What are the benefits of including "Name"?
What are the costs of including "Name"?
Other thoughts:
Here's a reminder of what our ColumnTransformer and Pipeline look like:
ct = make_column_transformer(
(imp_ohe, ['Embarked', 'Sex']),
(vect, 'Name'),
(imp, ['Age', 'Fare']),
remainder='passthrough')
pipe = make_pipeline(ct, logreg)
Here's a reminder of how we cross-validate the Pipeline:
cross_val_score(pipe, X, y, cv=5, scoring='accuracy').mean()
0.8114619295712762
What happens "under the hood" when we run cross_val_score?

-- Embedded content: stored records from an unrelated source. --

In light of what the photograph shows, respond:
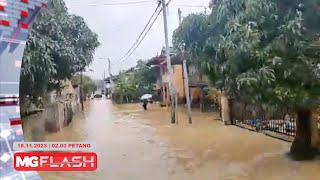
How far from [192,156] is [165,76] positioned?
19.4 m

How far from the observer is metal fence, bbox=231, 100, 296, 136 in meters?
10.4

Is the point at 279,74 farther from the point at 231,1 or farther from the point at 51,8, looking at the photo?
the point at 51,8

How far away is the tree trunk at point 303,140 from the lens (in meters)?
7.80

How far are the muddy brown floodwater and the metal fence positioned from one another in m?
0.41

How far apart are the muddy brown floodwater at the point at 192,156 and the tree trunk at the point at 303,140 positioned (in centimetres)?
31

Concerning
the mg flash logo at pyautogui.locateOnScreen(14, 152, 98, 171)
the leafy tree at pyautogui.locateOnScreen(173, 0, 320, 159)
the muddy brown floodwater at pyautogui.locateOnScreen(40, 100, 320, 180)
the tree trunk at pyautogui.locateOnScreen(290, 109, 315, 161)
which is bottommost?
the muddy brown floodwater at pyautogui.locateOnScreen(40, 100, 320, 180)

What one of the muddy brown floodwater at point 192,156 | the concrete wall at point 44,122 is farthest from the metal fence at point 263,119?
the concrete wall at point 44,122

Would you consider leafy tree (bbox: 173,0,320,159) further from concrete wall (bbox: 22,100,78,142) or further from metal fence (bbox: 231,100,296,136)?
concrete wall (bbox: 22,100,78,142)

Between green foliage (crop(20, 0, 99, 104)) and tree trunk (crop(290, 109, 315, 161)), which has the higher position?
green foliage (crop(20, 0, 99, 104))

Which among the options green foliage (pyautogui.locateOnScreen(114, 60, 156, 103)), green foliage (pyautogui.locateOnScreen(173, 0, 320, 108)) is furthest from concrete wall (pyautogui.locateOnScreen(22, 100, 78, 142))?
green foliage (pyautogui.locateOnScreen(114, 60, 156, 103))

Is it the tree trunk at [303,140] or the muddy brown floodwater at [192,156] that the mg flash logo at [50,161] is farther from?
the tree trunk at [303,140]

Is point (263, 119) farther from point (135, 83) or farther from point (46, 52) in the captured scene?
point (135, 83)

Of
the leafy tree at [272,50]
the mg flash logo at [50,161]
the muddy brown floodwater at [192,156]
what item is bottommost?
the muddy brown floodwater at [192,156]

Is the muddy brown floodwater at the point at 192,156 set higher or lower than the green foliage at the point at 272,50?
lower
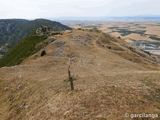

The key point is that cross_val_score does the transformations (steps 2 and 3) after splitting the data (step 1):
When using cross_val_score, I've been passing an integer that specifies the number of folds:
cross_val_score(pipe, X, y, cv=5, scoring='accuracy')
array([0.79888268, 0.8258427 , 0.80337079, 0.78651685, 0.84269663])
Here's what happens "under the hood" when you specify 5 folds for a classification problem:
from sklearn.model_selection import StratifiedKFold
kf = StratifiedKFold(5)
cross_val_score(pipe, X, y, cv=kf, scoring='accuracy')
array([0.79888268, 0.8258427 , 0.80337079, 0.78651685, 0.84269663])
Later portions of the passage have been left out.